Легким стуком в стекло я разбудил Дерюжина. Он тут же стряхнул сон, сдвинул кепку на макушку, завел мотор и поехал. Война научила его моментальному переходу от сна к яви, а судьба таксиста не позволяла навыку исчезнуть.

 Как твое плечо?

 Болит, куда оно денется.

В его дельтовидной мышце уже дюжину лет лежал осколок от снаряда.

 Приезжай ко мне в госпиталь, сделаю еще один укол. Только сам знаешь, злоупотреблять ими не стоит.

Мое собственное ранение, полученное в Брусиловском прорыве, полностью зажило. Даже в этом мне повезло больше, чем многим. Все свои жизненные удачи я старался искупить посильной помощью Дерюжину и другим ветеранам. Впрочем, похоже, жертвоприношения не помогли. Везение все же покинуло меня.


28 мая, суббота

Я вернулся домой на рассвете. Елена спала. Маленький Browning FN Model 1910, стрелявший пулями калибра 7,65 миллиметра, безмятежно покоился под постельным бельем на верхней полке в чулане. Я понюхал дуло, но запаха гари не ощутил. Вряд ли Елена умеет чистить оружие, я даже не знал, умеет ли она стрелять. Впрочем, дочь майора Персидской казачьей бригады вполне могла иметь навык обращения с огнестрельным оружием. Я опустил пистолет в карман от него следовало избавиться при первой возможности. Как бы я ни доверял жене, баллистической экспертизе после разговора с Дерюжиным я не доверял ни на грош.

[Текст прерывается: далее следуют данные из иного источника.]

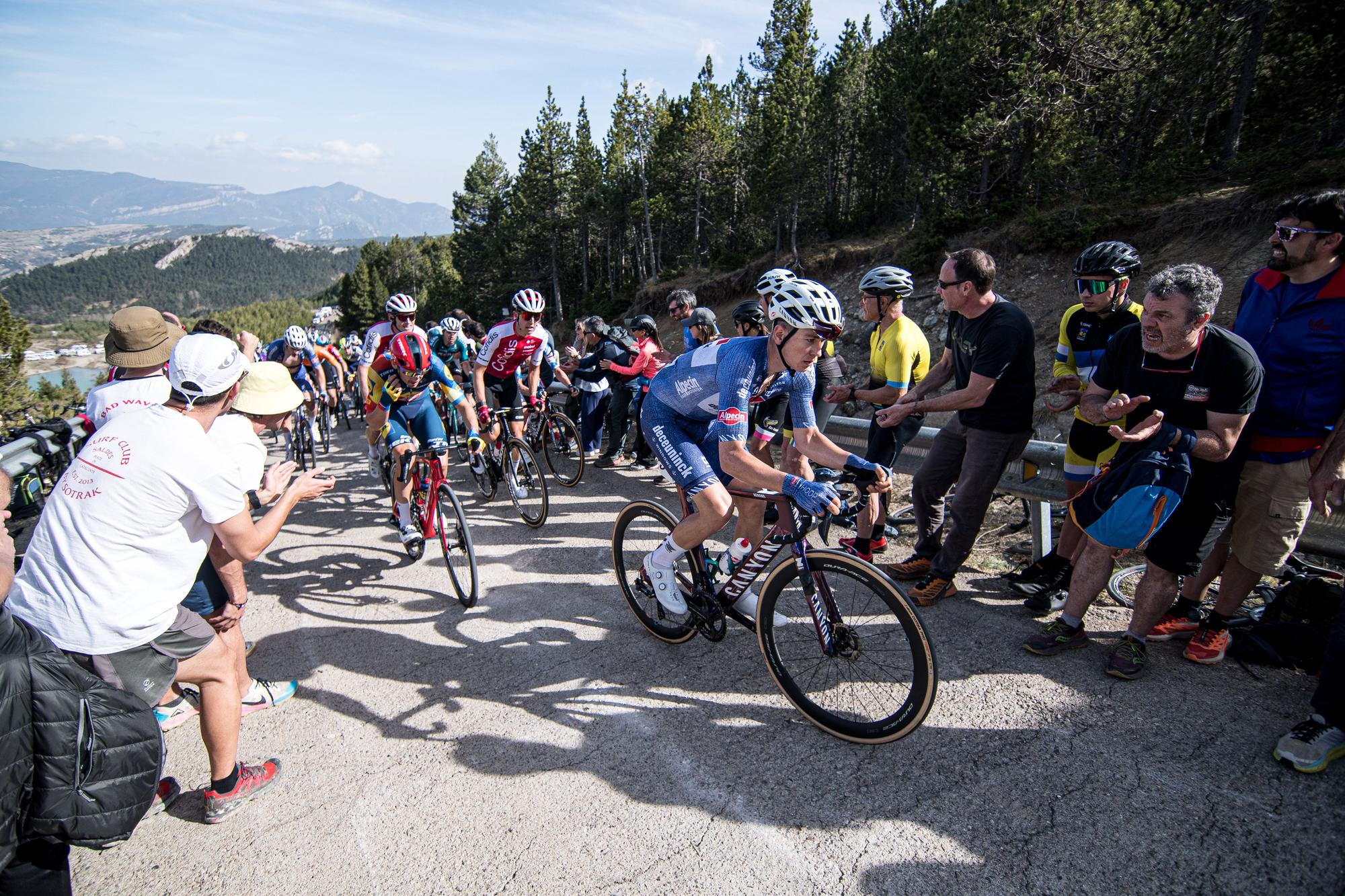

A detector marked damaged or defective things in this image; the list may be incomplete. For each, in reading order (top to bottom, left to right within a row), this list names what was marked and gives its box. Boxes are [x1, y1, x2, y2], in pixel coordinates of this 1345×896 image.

cracked asphalt road [76, 427, 1345, 893]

В предрассветной полутьме спальни я скинул одежду, нырнул под одеяло, притянул к себе покорное от сна тело Елены. Она едва слышно вздохнула, пошевелилась, устраиваясь в моих объятиях поудобнее, и тихо засопела, не просыпаясь до конца. Мягкие волосы щекотали мне шею. Что-то в Париже изменилось между нами, и, даже прижавшись к ее спине, вжав ее в себя, обнимая обеими руками, я не мог избавиться от нахлынувшей разъедающей кислоты одиночества.

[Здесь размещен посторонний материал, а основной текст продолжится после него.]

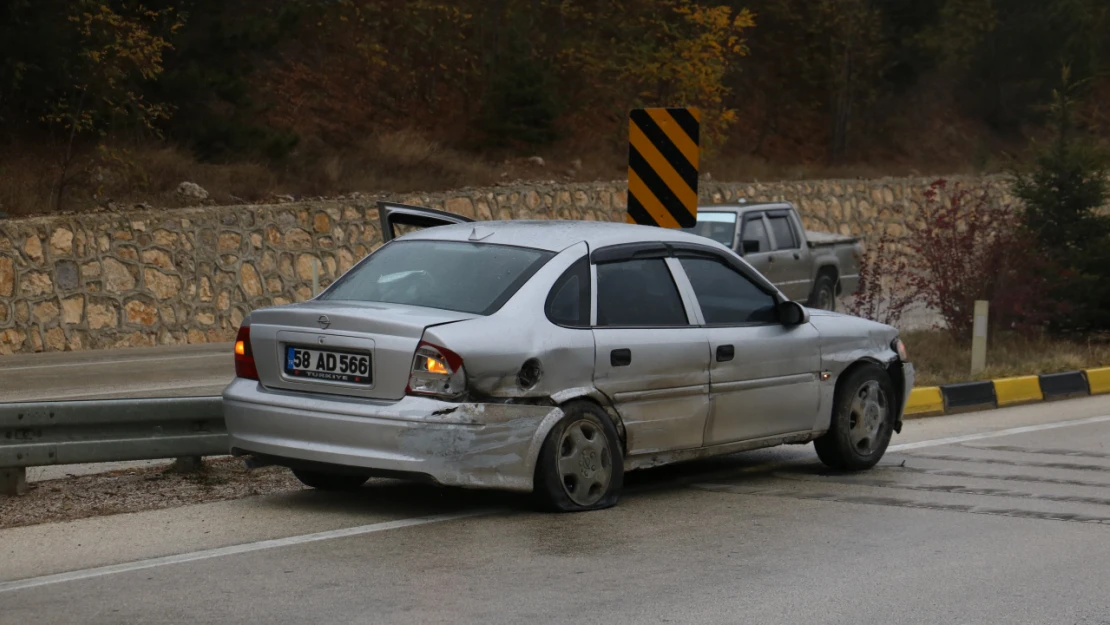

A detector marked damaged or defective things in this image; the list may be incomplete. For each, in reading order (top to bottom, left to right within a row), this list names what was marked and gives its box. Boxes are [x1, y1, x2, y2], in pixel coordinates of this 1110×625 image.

damaged silver sedan [222, 202, 916, 510]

Сладкий дурман «Арпежа» пропитал нашу постель и золотое руно Елениных волос. Всю весну этот модный запах то и дело нападал на меня на бульварах или в подземке. То ли Елена пропахла Парижем, то ли Париж пропах Еленой, но одно было очевидно город завладел ею. Он превратил мою нежную, заботливую и преданную возлюбленную в опасную, амбициозную и неуправляемую «бабочку». Для нее всегда были важны ее шляпки, но в Тегеране они были после семьи, после меня, после дома, после нашего быта. Семь лет ее мир состоял из меня, ее матери Веры Ильиничны и небольшой лавочки на улице Надери, в которой британские дамы приобретали изящные головные уборы Елены. Был узкий круг друзей, сложившийся в основном из бывших офицеров Персидской казачьей бригады. Елена дружила с их женами и дочерьми. Был побеленный дом с плоской крышей посреди плодового сада с фонтаном. По вечерам меня встречали там с радостью и вкусным ужином. Семь лет тегеранская жизнь дарила нам тихое спокойное счастье. Но Париж предложил молодой, красивой и талантливой женщине намного больше. Елена очутилась в эпицентре моды, красоты и искусства. Мало того, она сама заняла здесь определенное место после того, как Коко Шанель заказала у нее небольшую коллекцию головных уборов для своего ателье на рю Камбон. Благодаря покровительству знаменитой кутюрье, своему модному русскому происхождению, слухам, что ее муж личный врач персидского шаха, а главное из-за своей редкой северной красоты Елена обратила на себя внимание парижского мира моды и богемного авангарда. «Русскую персиянку» фотографировали, рисовали, приглашали на свои творческие вечера Терапиано и прочие молодые поэты, увлекавшиеся восточной мистикой. Какой-то начинающий стихоплет даже посвятил ей свои вирши. Стишата оказались слабенькими, но я воздержался от критики Елене после Тегерана все это было внове и радовало ее, как сочельник ребенка. Вокруг нее оказалось много талантливых, самостоятельных женщин, ей захотелось быть столь же успешной. Фокус ее жизни сместился, я отошел на второй план.